Sunday, January 29, 2012

Pinkball

PINKBALL (DOMBEYA WALLICHII), CHICAGO BOTANIC GARDEN, GLENCOE, ILLINOIS, JANUARY 27, 2012

Pentax K-5
Tamron SP AF 90mm f2.8 DI Macro
1/500 sec. f8
ISO 800

This quarter-sized bud found in the Chicago Botanic Garden's semi-tropical greenhouse soon will become a bright pompon of petals as large as a softball. It's from Africa and Madagascar, and if you bend close and take a deep sniff, you'll be wreathed in the odor of movie-house buttered popcorn.

Saturday, January 28, 2012

Mystery plant

UNIDENTIFIED PLANT, CHICAGO BOTANIC GARDEN, GLENCOE, ILLINOIS, JANUARY 27, 2012

Pentax K-5
Tamron SP AF 90mm f2.8 DI Macro
1/60 sec. f8
ISO 1600

One of the minor frustrations about visiting the Chicago Botanic Garden is identifying what you're seeing from the welter of identification tags stuck in the ground around the plants, some of them hidden by foliage. If you know what this is, please let me know.

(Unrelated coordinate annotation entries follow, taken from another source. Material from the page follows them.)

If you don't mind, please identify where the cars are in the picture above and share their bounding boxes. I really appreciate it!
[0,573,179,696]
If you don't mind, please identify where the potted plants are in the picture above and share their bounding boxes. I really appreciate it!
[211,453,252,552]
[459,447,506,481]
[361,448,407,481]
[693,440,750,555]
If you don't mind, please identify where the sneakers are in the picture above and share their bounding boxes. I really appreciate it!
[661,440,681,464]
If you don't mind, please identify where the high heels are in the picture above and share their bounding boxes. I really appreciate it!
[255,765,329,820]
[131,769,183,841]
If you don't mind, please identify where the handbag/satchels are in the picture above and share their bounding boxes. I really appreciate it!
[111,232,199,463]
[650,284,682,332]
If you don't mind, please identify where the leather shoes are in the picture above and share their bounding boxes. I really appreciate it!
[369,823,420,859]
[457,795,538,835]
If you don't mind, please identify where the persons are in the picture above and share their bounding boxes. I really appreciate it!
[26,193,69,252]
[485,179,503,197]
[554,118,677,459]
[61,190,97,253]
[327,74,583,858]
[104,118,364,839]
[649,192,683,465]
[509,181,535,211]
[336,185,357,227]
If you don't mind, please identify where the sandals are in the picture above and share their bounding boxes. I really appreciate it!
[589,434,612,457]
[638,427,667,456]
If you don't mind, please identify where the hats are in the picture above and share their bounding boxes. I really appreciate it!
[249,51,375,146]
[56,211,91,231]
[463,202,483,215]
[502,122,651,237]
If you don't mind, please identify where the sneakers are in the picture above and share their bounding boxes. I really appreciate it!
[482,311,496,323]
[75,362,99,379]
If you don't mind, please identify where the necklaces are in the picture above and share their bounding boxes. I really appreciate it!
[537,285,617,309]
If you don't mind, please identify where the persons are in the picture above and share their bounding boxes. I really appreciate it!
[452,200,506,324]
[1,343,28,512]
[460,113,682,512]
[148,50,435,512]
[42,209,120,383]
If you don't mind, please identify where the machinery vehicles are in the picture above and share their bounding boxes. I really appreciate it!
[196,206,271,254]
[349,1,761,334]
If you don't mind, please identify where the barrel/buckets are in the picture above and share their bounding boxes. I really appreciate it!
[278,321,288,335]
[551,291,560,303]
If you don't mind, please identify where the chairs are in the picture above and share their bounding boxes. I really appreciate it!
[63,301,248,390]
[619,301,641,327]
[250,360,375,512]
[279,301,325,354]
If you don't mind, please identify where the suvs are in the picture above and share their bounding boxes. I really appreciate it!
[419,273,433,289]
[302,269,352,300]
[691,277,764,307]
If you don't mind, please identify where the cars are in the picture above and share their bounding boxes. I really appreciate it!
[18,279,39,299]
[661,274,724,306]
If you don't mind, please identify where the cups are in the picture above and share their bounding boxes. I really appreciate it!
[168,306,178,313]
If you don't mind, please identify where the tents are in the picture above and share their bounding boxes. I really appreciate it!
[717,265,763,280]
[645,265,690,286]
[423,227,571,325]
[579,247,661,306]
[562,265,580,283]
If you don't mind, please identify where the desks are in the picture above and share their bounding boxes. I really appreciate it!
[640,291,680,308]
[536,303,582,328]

For now I'm calling it "Bunched-Up Cotton Swabs," or "Pussycat Toes." [Later: I think this might be Whitfieldia elongata "White Candles," a shrub in the acanthus family, but I'm not absolutely certain.]

Friday, January 27, 2012

Red Spike Ice Plant

RED SPIKE ICE PLANT (CEPHALOPHYLLUM ALSTONI), CHICAGO BOTANIC GARDEN, GLENCOE, ILLINOIS, JANUARY 25, 2012

Pentax K-5
Tamron SP AF 90mm f2.8 DI Macro
1/60 sec. f8
ISO 1600

The succulent plant from southwestern South Africa is only about five inches high, but its intense cerise bloom (here dime-sized in its early stages) will grow to about two inches wide in a week or two. Though it lay low on the ground, the red, red flower immediately captured my eye as I strode through the arid greenhouse at the Chicago Botanic Garden.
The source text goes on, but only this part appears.